DATASET RECORDS:
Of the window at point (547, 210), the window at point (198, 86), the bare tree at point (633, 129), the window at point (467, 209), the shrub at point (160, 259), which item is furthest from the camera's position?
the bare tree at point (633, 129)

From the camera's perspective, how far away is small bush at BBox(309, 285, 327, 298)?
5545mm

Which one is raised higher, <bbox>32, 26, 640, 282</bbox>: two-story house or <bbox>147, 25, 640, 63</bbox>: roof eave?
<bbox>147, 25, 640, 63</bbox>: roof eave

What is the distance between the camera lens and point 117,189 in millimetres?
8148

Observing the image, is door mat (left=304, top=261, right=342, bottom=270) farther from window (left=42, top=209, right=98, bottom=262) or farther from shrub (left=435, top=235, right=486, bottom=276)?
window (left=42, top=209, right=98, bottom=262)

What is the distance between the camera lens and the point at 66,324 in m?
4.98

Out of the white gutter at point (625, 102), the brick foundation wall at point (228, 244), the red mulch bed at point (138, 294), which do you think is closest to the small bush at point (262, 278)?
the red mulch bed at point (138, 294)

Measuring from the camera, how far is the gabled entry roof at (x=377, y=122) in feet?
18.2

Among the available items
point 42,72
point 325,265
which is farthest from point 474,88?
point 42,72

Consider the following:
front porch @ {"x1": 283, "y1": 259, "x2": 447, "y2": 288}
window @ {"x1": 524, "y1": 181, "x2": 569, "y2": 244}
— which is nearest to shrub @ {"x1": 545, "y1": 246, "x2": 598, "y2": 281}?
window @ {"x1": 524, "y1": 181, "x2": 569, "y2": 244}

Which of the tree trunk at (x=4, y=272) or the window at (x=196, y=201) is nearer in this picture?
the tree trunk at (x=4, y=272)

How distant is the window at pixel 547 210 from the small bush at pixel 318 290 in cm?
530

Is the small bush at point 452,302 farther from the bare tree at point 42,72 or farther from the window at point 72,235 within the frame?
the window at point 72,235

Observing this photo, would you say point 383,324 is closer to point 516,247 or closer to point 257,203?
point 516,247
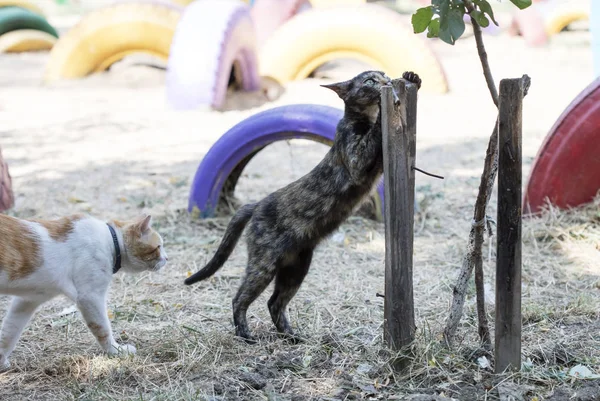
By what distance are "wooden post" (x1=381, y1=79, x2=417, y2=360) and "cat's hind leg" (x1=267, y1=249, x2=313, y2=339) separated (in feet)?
3.22

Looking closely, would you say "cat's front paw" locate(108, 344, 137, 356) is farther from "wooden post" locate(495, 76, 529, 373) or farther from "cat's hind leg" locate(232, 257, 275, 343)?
"wooden post" locate(495, 76, 529, 373)

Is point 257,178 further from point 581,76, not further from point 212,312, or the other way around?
point 581,76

GOAL:
Reproduce all of the records above verbatim, omitting the pictures.

FULL SOLUTION:
Of the window at point (547, 210), the window at point (198, 86), the bare tree at point (633, 129), the window at point (467, 209), the shrub at point (160, 259), which item is furthest from the camera's position?
the bare tree at point (633, 129)

From the camera's perspective, how far away is small bush at BBox(309, 285, 327, 298)?
5545mm

Which one is raised higher, <bbox>32, 26, 640, 282</bbox>: two-story house or <bbox>147, 25, 640, 63</bbox>: roof eave?
<bbox>147, 25, 640, 63</bbox>: roof eave

What is the distance between the camera lens and point 117,189 in millimetres?
8148

Observing the image, is door mat (left=304, top=261, right=342, bottom=270) farther from window (left=42, top=209, right=98, bottom=262) or farther from shrub (left=435, top=235, right=486, bottom=276)?
window (left=42, top=209, right=98, bottom=262)

What is the distance between the camera lens and the point at 66,324 in m?
4.98

Out of the white gutter at point (625, 102), the brick foundation wall at point (228, 244), the red mulch bed at point (138, 294), which do you think is closest to the small bush at point (262, 278)?
the red mulch bed at point (138, 294)

Measuring from the camera, how far is the gabled entry roof at (x=377, y=122) in feet?
18.2

Among the available items
point 42,72
point 325,265
which is farthest from point 474,88?
point 42,72

Consider the following:
front porch @ {"x1": 283, "y1": 259, "x2": 447, "y2": 288}
window @ {"x1": 524, "y1": 181, "x2": 569, "y2": 244}
— which is nearest to shrub @ {"x1": 545, "y1": 246, "x2": 598, "y2": 281}?
window @ {"x1": 524, "y1": 181, "x2": 569, "y2": 244}

Which of the tree trunk at (x=4, y=272) or the window at (x=196, y=201) is nearer in this picture?
the tree trunk at (x=4, y=272)

How distant is the window at pixel 547 210 from the small bush at pixel 318 290 in cm?
530

Is the small bush at point 452,302 farther from the bare tree at point 42,72 or farther from the window at point 72,235 within the frame?
the window at point 72,235

Observing this photo, would you say point 383,324 is closer to point 516,247 or closer to point 257,203?
point 516,247
By what distance are "wooden post" (x1=381, y1=79, x2=417, y2=360) and "cat's hind leg" (x1=267, y1=249, x2=313, y2=339) separated (in feet)?
3.22

Looking closely, would you say "cat's front paw" locate(108, 344, 137, 356) is farther from "wooden post" locate(495, 76, 529, 373) or farther from "cat's hind leg" locate(232, 257, 275, 343)?
"wooden post" locate(495, 76, 529, 373)

Is point 257,178 further from point 581,76, not further from point 212,312, or the other way around?
point 581,76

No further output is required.